Colette on the other hand, was surprised to hear my complaints, as she wasn’t having the same problems. Oh yes, that would be because she was riding a gravel bike! A gravel bike would be very advisable for anyone living in this area.

Lunch!!!

Eventually, we found ourselves outside the Coed y Brenin visitor centre and cafe. We locked up the bikes and went into the cafe at around 2pm. I was shocked to see that the hot food counter was empty. I stood speechless with my head in my hands, as the lady serving told us that they had staff shortages and she was just about to close up. So we hastily ordered a coffee and one of the remaining bagged sponge cakes for our lunch. Not exactly the sort of lunch we had in mind, but it filled a gap. Colette wasn’t so happy and declared that she doesn’t want to eat another cake ever again. I wonder how long that will last!

Although route 82 continued through the mountain biking centre, I didn’t expect it to turn back to tarmac any time soon, so we took the decision to decamp to the nearby A470, which took us in the same direction, only a lot faster. The traffic wasn’t too bad, and it wasn’t long before we has passed through the village of Ganllwyd (I think it is pronounced something like “ganshwee”).

Shortly after that, I took a risk and turned left off the main road, to cross the river and rejoin route 82. As I’d hoped, we were back onto tarmac, and the road here zig-zagged joyfully through the forest.

Quite soon, we reached the part of route 82 by which we’d arrived earlier, then continued onwards past Dolgellau and back onto the flat gravel path along the estuary. The path was much busier now, and as expected, the tide was now out. There were no more interesting birds to be seen, but that was fine. They were already committed to Colette’s memory card from our earlier passage along this track.

When we arrived back at the car, we were very satisfied with our day out, despite it being a cobbled together afterthought compared to the original plan.
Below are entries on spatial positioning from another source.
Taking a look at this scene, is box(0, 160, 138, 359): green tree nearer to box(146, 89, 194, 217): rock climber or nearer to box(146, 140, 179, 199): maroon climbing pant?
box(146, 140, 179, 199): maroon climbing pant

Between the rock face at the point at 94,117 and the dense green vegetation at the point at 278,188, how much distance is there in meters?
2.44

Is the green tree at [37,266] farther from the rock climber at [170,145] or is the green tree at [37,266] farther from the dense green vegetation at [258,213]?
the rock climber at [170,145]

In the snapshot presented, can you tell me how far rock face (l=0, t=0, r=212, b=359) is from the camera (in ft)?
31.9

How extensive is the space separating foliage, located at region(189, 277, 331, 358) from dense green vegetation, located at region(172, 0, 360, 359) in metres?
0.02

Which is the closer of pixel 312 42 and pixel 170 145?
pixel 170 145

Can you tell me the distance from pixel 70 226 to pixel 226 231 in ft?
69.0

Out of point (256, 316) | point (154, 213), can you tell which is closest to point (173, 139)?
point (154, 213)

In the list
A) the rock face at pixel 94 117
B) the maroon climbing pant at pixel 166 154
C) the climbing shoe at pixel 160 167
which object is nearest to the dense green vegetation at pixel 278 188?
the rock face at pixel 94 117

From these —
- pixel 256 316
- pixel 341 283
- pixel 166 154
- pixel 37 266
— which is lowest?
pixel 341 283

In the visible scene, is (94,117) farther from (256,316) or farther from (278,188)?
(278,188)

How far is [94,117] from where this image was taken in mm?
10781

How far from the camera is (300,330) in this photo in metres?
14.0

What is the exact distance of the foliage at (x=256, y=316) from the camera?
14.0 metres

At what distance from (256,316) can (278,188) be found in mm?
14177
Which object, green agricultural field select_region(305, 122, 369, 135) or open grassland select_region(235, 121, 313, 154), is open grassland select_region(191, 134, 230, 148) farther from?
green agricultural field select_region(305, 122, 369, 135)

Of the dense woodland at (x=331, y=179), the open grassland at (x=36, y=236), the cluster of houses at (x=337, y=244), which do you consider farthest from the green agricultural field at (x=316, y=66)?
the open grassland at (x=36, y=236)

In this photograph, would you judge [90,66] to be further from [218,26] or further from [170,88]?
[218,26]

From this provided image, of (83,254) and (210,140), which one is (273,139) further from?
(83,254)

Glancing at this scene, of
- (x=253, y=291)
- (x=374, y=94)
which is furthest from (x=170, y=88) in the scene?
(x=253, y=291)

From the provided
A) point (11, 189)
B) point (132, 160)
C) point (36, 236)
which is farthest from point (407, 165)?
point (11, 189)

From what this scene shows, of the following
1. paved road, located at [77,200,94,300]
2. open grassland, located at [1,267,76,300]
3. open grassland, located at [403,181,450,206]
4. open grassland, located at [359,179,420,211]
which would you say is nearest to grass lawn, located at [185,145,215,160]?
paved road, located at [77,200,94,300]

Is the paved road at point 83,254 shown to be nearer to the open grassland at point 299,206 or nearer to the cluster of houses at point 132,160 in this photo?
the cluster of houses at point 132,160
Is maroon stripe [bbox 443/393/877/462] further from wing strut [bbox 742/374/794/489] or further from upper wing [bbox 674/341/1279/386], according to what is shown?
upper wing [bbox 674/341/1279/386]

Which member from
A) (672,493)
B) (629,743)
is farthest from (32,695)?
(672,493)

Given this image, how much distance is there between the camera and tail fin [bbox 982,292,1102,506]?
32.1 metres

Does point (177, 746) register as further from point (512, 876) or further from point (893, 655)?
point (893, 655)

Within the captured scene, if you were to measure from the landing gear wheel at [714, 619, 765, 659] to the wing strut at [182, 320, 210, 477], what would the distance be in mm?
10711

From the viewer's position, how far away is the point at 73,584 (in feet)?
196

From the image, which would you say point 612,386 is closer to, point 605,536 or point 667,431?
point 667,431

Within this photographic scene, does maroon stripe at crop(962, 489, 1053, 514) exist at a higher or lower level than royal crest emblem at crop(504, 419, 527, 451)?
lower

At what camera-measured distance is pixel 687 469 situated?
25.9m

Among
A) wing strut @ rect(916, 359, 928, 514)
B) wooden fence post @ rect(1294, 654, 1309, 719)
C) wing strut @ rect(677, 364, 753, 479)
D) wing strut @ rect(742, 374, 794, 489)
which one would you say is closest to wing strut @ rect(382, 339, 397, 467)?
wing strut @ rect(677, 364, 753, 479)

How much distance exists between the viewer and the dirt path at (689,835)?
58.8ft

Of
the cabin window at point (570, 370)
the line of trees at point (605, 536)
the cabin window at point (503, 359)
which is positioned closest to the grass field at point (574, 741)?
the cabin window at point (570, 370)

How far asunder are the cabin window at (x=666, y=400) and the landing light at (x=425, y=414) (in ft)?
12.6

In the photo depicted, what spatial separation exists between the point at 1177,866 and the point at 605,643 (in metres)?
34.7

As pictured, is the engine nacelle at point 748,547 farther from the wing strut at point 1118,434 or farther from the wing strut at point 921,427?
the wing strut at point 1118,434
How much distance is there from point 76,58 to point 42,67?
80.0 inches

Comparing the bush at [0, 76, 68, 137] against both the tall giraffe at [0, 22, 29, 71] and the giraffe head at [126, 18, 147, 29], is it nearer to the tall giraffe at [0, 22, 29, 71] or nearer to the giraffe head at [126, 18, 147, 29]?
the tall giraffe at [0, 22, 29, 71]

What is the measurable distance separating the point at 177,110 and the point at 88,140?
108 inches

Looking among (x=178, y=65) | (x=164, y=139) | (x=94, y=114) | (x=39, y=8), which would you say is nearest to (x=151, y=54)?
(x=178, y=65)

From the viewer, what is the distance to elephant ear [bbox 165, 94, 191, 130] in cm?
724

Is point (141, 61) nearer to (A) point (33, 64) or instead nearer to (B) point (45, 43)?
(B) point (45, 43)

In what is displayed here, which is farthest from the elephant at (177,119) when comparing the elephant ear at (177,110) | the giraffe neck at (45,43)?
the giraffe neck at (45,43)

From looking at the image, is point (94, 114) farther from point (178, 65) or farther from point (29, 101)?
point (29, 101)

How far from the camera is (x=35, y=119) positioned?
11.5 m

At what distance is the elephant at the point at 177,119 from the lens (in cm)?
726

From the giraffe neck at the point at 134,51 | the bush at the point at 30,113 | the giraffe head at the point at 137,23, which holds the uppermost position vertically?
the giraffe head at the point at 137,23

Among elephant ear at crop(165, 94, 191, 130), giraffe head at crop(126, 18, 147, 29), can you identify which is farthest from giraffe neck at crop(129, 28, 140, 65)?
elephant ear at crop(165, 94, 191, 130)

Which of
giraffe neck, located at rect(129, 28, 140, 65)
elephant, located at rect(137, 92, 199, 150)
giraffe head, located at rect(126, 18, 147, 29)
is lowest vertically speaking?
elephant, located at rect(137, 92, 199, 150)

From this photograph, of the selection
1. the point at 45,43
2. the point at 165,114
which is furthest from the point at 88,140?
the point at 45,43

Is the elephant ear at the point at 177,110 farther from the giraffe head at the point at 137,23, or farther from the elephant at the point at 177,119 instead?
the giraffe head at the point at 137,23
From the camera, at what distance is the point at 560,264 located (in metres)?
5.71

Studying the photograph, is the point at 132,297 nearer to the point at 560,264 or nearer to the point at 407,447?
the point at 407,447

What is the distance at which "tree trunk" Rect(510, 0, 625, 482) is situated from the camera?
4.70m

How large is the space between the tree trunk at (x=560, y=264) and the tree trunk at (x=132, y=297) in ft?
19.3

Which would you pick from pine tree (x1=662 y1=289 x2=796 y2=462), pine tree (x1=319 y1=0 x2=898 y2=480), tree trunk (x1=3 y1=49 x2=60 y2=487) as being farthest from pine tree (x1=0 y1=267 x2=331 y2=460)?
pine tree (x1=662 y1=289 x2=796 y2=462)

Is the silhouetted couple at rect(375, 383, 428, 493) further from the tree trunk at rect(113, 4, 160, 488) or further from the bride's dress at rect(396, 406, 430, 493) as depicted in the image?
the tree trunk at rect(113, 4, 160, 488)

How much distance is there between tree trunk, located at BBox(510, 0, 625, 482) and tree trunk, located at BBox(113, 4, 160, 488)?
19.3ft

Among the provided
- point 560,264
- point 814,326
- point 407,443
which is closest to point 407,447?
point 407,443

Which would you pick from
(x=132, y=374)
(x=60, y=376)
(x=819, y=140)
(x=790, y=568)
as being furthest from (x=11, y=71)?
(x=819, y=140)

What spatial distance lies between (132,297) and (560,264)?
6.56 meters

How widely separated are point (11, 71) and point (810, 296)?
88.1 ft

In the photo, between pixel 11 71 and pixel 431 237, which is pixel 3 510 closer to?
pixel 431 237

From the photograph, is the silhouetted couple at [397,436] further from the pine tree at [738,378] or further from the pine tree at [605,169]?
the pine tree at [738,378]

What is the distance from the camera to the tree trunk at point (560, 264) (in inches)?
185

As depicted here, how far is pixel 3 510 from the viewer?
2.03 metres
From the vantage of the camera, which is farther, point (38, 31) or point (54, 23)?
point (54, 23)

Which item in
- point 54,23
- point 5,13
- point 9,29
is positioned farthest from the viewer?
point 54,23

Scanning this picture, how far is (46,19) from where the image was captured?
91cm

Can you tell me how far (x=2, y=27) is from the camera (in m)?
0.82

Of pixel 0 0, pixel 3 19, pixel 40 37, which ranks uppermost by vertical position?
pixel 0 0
We weren’t at all disappointed that it was one of our slowest rides ever, due in part to going carefully on the almost 50% gravel path component, and also to the numerous very steep sections. The day provided us with quiet roads, beautiful scenery and glorious weather, as well as a few moments of jeopardy to make it that bit more memorable. It might also not come as a surprise that with a big birthday coming up, I’ve been Googling gravel bikes!